THE DEFENCE AND SANITATION OF DWELLINGS.

GENERAL PRECAUTIONS AGAINST POSSIBLE DANGER — SEPARATION OF FEMALES WHILE BROODING — HYGIENIC MEASURES OF BEES — PRUDENCE OF BEES — FORTIFICATIONS OF BEES — PRECAUTIONS AGAINST INQUISITIVENESS — LIGHTING UP THE NESTS.

The building of comfortable dwellings is not the last stage reached by the industry of animals. There are among them some who show genuine skill in rendering them healthy and defending them against invasions from without.

General precautions against possible danger. — Some animals show, even during the construction of the nest, extreme prudence in preventing its site from being discovered. Several authors refer to the stratagem of the Magpie, who begins several nests at the same time; but only one is intended to receive the brood, and that only is completed. The aim of the others is merely to distract attention. It is around these latter that the bird shows ostentatious activity, while it works at the real nest only for a few hours during the day, in the morning and evening.
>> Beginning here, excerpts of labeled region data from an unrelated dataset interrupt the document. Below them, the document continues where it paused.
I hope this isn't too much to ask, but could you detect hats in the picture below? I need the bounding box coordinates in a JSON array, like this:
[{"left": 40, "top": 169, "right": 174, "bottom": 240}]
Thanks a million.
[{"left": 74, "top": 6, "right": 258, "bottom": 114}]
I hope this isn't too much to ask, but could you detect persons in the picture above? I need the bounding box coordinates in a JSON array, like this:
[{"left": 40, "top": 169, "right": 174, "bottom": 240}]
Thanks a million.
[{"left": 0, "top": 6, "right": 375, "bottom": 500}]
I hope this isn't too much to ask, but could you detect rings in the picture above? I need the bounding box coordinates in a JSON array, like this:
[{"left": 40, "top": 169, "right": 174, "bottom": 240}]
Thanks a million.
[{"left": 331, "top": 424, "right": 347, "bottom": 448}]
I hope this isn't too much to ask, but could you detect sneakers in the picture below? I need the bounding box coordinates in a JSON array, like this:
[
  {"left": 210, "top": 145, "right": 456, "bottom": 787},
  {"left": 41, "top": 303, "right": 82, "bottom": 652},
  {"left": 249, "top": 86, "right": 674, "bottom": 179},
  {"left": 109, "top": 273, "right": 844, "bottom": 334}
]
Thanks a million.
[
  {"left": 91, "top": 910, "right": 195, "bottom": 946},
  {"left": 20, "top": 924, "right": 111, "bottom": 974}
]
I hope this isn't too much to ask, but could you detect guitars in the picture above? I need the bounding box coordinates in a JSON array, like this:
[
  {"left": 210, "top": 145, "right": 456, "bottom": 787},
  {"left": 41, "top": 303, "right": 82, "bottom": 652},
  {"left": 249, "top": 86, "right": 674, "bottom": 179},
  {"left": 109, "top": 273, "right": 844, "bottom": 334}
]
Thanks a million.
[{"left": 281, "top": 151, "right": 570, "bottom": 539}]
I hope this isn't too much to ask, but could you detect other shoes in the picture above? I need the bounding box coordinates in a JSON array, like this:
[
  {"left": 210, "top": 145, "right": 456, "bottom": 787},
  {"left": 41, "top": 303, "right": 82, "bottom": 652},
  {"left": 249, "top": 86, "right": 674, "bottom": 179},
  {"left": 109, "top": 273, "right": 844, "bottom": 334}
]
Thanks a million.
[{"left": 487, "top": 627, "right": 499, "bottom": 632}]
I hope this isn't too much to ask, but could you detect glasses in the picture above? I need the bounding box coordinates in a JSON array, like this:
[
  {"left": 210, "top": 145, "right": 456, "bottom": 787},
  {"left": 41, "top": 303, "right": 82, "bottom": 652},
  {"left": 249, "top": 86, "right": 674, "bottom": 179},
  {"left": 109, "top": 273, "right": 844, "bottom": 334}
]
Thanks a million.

The Crane takes equally ingenious precautions in order that its constant presence at the same spot may not arouse suspicion. It never comes or goes flying, but always on foot, concealing itself along tufts of reeds. De Homeyer even reports that the female at the time of laying covers her wings and back with mud. When dried this gives the animal a red tone, which causes it to be confused with neighbouring objects; this is intentional mimicry.